REVÉS DA TRANQUILIDADE DO BILENE

As estórias da vigilância, desse tempo em que há quem fale da exacerbação de medidas preventivas de quase tudo, são muitas. Lembrei-me de uma delas quando a imprensa reportou o facto de supostos raptores se terem escondido no Bilene, até ao dia do desmantelamento do seu refúgio, com tiroteio pelo meio.
Veio-me à memória o dia em que todos os caminhos iam dar à sede do GD, onde ocorreu um julgamento popular. Era réu um homem alto e forte. Ele contou tudo, tintim por tintim. Sim, de facto, explicou, tinha morto o amante da mulher, mas em legítima defesa. Caso contrário, alegou, teria morrido vítima de agressão física na sua própria casa.
A multidão delirava. O secretário do GD teve que apelar ao silêncio repetidas vezes. Talvez tivesse avaliado mal a reacção dos presentes a cada detalhe contado sobre a consumação do homicídio, incluindo como estrangulou o amante da mulher, surpreendido completamente nu. 
Não era nenhum evadido da cadeia, garantiu: «O juiz concedeu-me liberdade condicional. Escolhi novo bairro para tentar refazer a minha vida e reflectir sobre o passado» – disse, visivelmente constrangido. Estava entre os presentes a sua nova companheira.
A multidão reunida na sede do GD, como resultado vigilância popular, sempre alerta, era dez vezes mais do que os presentes no julgamento que poderia ter sido o início do fim do caso de homicídio involuntário, não fosse o contratempo da vigilância popular. Via-se forçado a remover o passado, a contragosto.

## TAREFA A REALIZAR 1
Responda às perguntas sobre o excerto:
(a) Segundo a imprensa, onde se esconderam os supostos raptores?
(b) Em que local ocorreu o julgamento popular?
(c) O que o juiz concedeu ao réu, segundo ele próprio?
## TAREFA A REALIZAR 2
Reproduza fielmente o trecho do excerto que vai de "Veio-me à memória" até "surpreendido completamente nu.", inclusive.
Responda apenas com base no excerto.

## DADOS GUARDADOS
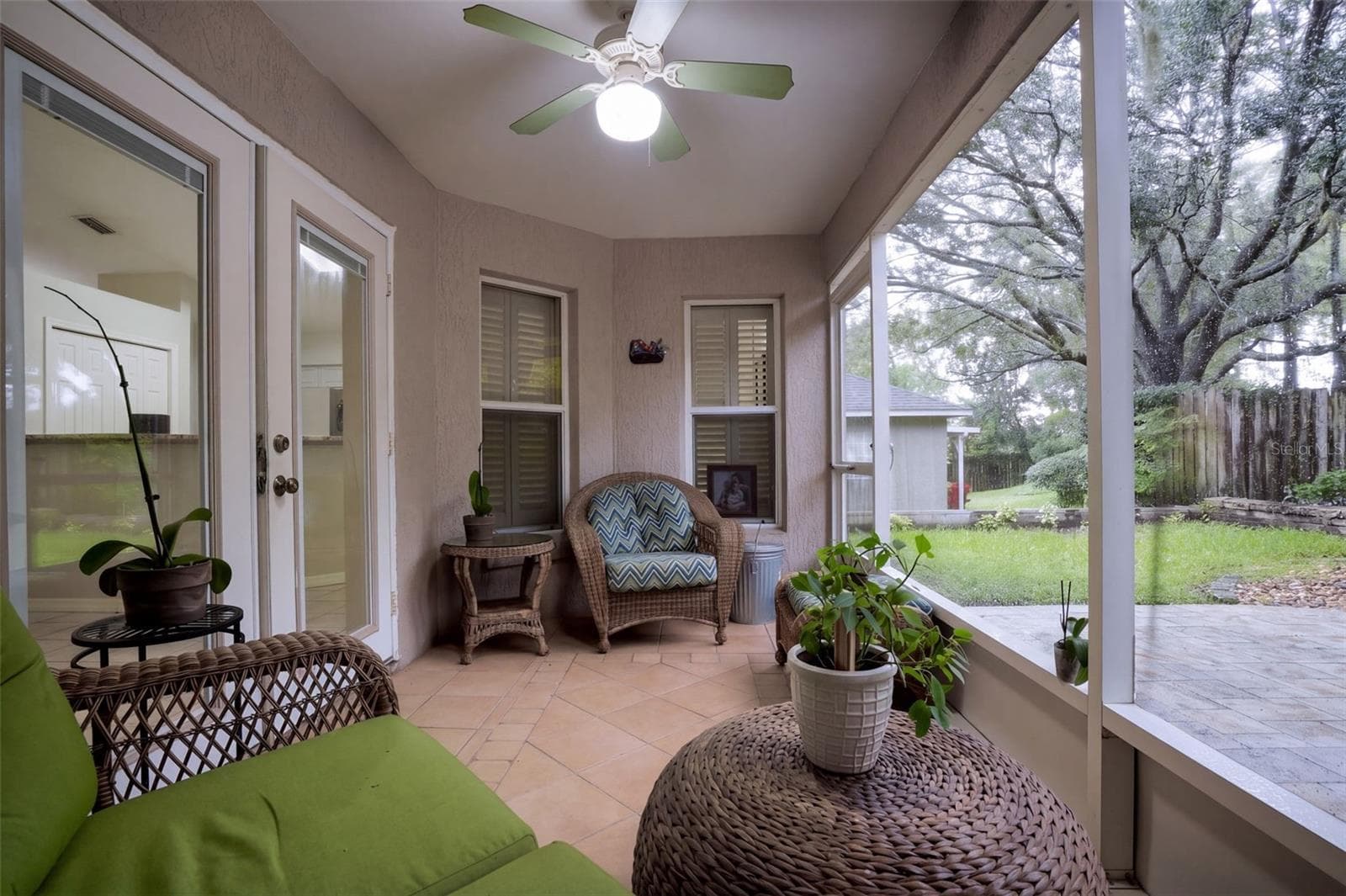 A screened rear porch provides comfortable outdoor living protected from the elements. - 71 ORANGE BLOSSOM DR, EUSTIS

## ESPAÇO DE RESPOSTA 1
(a) No Bilene.
(b) Na sede do GD.
(c) Liberdade condicional.

## ESPAÇO DE RESPOSTA 2
Veio-me à memória o dia em que todos os caminhos iam dar à sede do GD, onde ocorreu um julgamento popular. Era réu um homem alto e forte. Ele contou tudo, tintim por tintim. Sim, de facto, explicou, tinha morto o amante da mulher, mas em legítima defesa. Caso contrário, alegou, teria morrido vítima de agressão física na sua própria casa.
A multidão delirava. O secretário do GD teve que apelar ao silêncio repetidas vezes. Talvez tivesse avaliado mal a reacção dos presentes a cada detalhe contado sobre a consumação do homicídio, incluindo como estrangulou o amante da mulher, surpreendido completamente nu.